What follows is a set of entries. Repeat them exactly, but not their pictures.

-- START Exercise materials --

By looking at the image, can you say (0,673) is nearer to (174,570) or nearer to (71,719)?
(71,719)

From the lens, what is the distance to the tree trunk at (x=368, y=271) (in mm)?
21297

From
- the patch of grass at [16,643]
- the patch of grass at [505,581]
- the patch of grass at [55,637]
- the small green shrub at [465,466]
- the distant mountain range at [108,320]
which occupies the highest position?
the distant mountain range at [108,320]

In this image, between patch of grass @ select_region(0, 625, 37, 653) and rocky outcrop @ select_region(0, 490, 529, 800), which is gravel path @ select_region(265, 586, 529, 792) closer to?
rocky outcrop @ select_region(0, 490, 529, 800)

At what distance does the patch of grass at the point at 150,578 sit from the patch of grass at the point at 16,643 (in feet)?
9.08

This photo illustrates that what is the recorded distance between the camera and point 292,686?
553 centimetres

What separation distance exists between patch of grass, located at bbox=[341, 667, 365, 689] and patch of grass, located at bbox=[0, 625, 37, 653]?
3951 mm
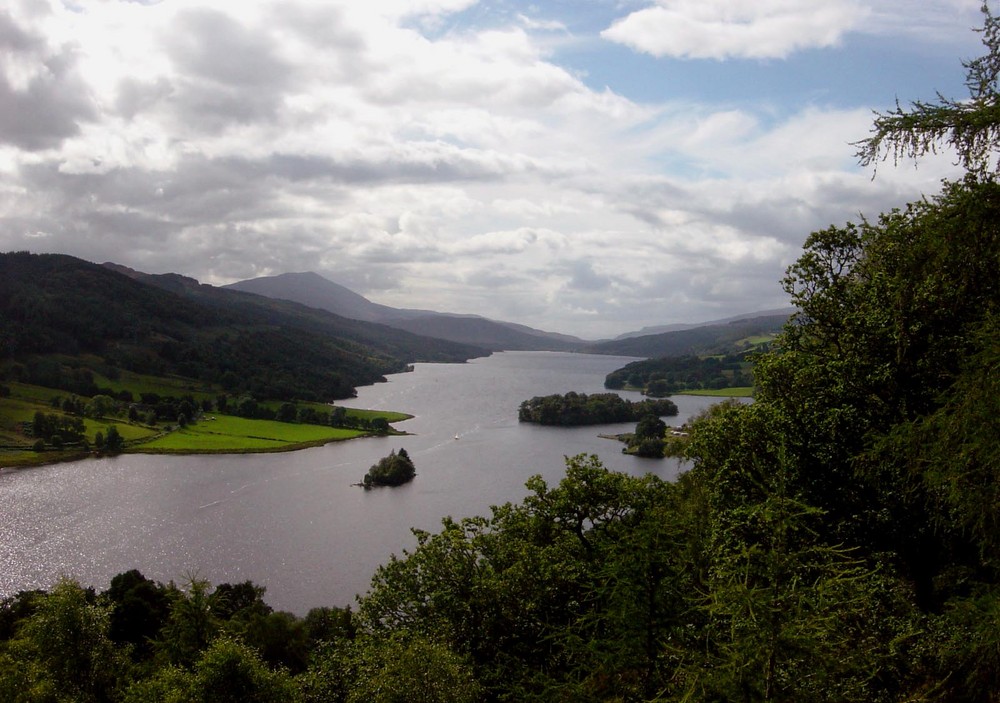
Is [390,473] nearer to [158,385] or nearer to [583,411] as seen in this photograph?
[583,411]

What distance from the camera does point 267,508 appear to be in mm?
60438

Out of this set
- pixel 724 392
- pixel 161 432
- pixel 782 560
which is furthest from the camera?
pixel 724 392

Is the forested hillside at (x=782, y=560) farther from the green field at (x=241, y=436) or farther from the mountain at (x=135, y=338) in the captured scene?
the mountain at (x=135, y=338)

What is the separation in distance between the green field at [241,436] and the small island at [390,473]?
26.8 meters

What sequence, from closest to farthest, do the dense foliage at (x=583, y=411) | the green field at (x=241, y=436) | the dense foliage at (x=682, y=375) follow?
the green field at (x=241, y=436), the dense foliage at (x=583, y=411), the dense foliage at (x=682, y=375)

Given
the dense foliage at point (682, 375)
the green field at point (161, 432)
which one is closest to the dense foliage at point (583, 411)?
the green field at point (161, 432)

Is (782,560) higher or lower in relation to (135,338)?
lower

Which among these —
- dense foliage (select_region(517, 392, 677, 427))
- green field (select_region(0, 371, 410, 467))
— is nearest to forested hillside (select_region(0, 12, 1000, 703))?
green field (select_region(0, 371, 410, 467))

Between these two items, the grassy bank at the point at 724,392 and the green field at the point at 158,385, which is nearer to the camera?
the green field at the point at 158,385

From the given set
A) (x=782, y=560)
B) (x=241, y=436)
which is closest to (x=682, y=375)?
(x=241, y=436)

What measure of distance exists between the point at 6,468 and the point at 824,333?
3643 inches

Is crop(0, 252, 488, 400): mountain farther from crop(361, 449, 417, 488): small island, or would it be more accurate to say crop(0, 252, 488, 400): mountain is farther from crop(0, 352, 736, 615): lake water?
crop(361, 449, 417, 488): small island

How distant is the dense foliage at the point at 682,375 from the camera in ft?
502

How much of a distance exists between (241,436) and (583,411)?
188ft
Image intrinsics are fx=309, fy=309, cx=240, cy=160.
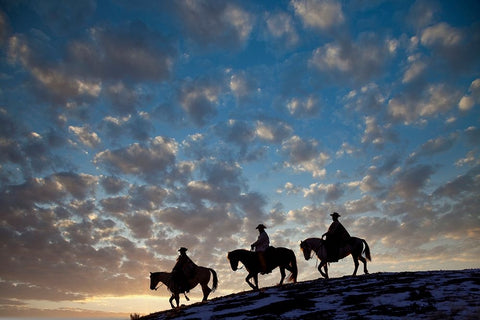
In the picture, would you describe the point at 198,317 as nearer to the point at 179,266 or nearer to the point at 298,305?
the point at 298,305

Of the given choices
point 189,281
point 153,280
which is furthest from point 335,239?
point 153,280

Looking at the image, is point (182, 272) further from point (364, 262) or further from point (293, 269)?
point (364, 262)

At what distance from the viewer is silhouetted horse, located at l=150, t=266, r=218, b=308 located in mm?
18438

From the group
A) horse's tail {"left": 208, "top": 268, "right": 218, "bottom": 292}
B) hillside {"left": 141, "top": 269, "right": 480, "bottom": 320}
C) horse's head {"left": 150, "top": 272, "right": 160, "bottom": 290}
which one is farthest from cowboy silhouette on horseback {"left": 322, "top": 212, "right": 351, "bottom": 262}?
horse's head {"left": 150, "top": 272, "right": 160, "bottom": 290}

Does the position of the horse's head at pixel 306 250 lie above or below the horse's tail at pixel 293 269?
above

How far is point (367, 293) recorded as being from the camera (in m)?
9.03

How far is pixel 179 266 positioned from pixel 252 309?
1051 centimetres

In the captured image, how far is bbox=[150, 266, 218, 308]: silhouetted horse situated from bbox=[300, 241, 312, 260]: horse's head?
581 cm

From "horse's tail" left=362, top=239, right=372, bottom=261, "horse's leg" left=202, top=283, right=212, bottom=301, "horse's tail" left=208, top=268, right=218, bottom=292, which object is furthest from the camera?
"horse's tail" left=208, top=268, right=218, bottom=292

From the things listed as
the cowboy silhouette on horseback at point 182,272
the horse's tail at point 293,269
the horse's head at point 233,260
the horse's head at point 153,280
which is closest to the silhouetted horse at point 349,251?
the horse's tail at point 293,269

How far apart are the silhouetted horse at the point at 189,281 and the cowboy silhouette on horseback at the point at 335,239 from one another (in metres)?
7.34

-- END Exercise materials --

Solution.
By looking at the image, can you say (0,673) is nearer to (174,570) or nearer to (71,719)?
(71,719)

From the lens, what is the distance to the tree trunk at (x=368, y=271) (in mm)?
21297

From
- the patch of grass at [16,643]
- the patch of grass at [505,581]
- the patch of grass at [55,637]
- the small green shrub at [465,466]
- the distant mountain range at [108,320]
which occupies the highest position?
the distant mountain range at [108,320]

In this image, between patch of grass @ select_region(0, 625, 37, 653) and rocky outcrop @ select_region(0, 490, 529, 800), which is gravel path @ select_region(265, 586, 529, 792) closer to?
rocky outcrop @ select_region(0, 490, 529, 800)

At what distance does the patch of grass at the point at 150,578 sit from the patch of grass at the point at 16,643 (in feet)?
9.08

This photo illustrates that what is the recorded distance between the camera and point 292,686?
553 centimetres

What separation distance exists between patch of grass, located at bbox=[341, 667, 365, 689] and patch of grass, located at bbox=[0, 625, 37, 653]?
3951 mm
Is [390,473] nearer to [158,385] or nearer to [583,411] as seen in this photograph?
[583,411]

What distance from the camera does point 267,508 appear to be in mm?
60438

Out of this set
- pixel 724 392
- pixel 161 432
- pixel 782 560
which is furthest from the camera?
pixel 724 392

Is the forested hillside at (x=782, y=560) farther from the green field at (x=241, y=436) or farther from the mountain at (x=135, y=338) in the captured scene?
the mountain at (x=135, y=338)

What is the separation in distance between the green field at [241,436] and the small island at [390,473]?
26.8 meters

What sequence, from closest to farthest, do the dense foliage at (x=583, y=411) | the green field at (x=241, y=436) | the dense foliage at (x=682, y=375) follow?
the green field at (x=241, y=436), the dense foliage at (x=583, y=411), the dense foliage at (x=682, y=375)

Given
the dense foliage at point (682, 375)
the green field at point (161, 432)
which one is closest to the dense foliage at point (583, 411)?
the green field at point (161, 432)

Is (782,560) higher or lower in relation to (135,338)?
lower

Which among these —
- dense foliage (select_region(517, 392, 677, 427))
- green field (select_region(0, 371, 410, 467))
— is nearest to forested hillside (select_region(0, 12, 1000, 703))?
green field (select_region(0, 371, 410, 467))

Between these two items, the grassy bank at the point at 724,392 and the green field at the point at 158,385, which is nearer to the camera?
the green field at the point at 158,385

From the given set
A) (x=782, y=560)
B) (x=241, y=436)
which is closest to (x=682, y=375)?
(x=241, y=436)

What measure of distance exists between the point at 6,468 and the point at 824,333?
3643 inches

Is crop(0, 252, 488, 400): mountain farther from crop(361, 449, 417, 488): small island, or would it be more accurate to say crop(0, 252, 488, 400): mountain is farther from crop(0, 352, 736, 615): lake water?
crop(361, 449, 417, 488): small island

How distant is the dense foliage at the point at 682,375 from the camera in ft?
502

How much of a distance exists between (241,436) and (583,411)?
188ft
Image intrinsics are fx=309, fy=309, cx=240, cy=160.
In the picture, would you describe the point at 198,317 as nearer to the point at 179,266 or nearer to the point at 298,305?
the point at 298,305

Of the given choices
point 189,281
point 153,280
which is furthest from point 335,239?
point 153,280

Looking at the image, is point (182, 272) further from point (364, 262) or further from point (293, 269)?
point (364, 262)

At what distance from the viewer is silhouetted horse, located at l=150, t=266, r=218, b=308 located in mm?
18438

From the group
A) horse's tail {"left": 208, "top": 268, "right": 218, "bottom": 292}
B) hillside {"left": 141, "top": 269, "right": 480, "bottom": 320}
C) horse's head {"left": 150, "top": 272, "right": 160, "bottom": 290}
which one is farthest from cowboy silhouette on horseback {"left": 322, "top": 212, "right": 351, "bottom": 262}?
horse's head {"left": 150, "top": 272, "right": 160, "bottom": 290}

Does the position of the horse's head at pixel 306 250 lie above or below the horse's tail at pixel 293 269?
above

How far is point (367, 293) recorded as being from the camera (in m)?
9.03

How far is pixel 179 266 positioned from pixel 252 309?
1051 centimetres

In the captured image, how far is bbox=[150, 266, 218, 308]: silhouetted horse situated from bbox=[300, 241, 312, 260]: horse's head?
581 cm

From "horse's tail" left=362, top=239, right=372, bottom=261, "horse's leg" left=202, top=283, right=212, bottom=301, "horse's tail" left=208, top=268, right=218, bottom=292, which object is furthest from the camera?
"horse's tail" left=208, top=268, right=218, bottom=292

From the things listed as
the cowboy silhouette on horseback at point 182,272
the horse's tail at point 293,269
the horse's head at point 233,260
the horse's head at point 153,280
which is closest to the silhouetted horse at point 349,251?
the horse's tail at point 293,269

How far apart are the silhouetted horse at the point at 189,281 and the cowboy silhouette on horseback at the point at 335,239 from one another (in metres)?
7.34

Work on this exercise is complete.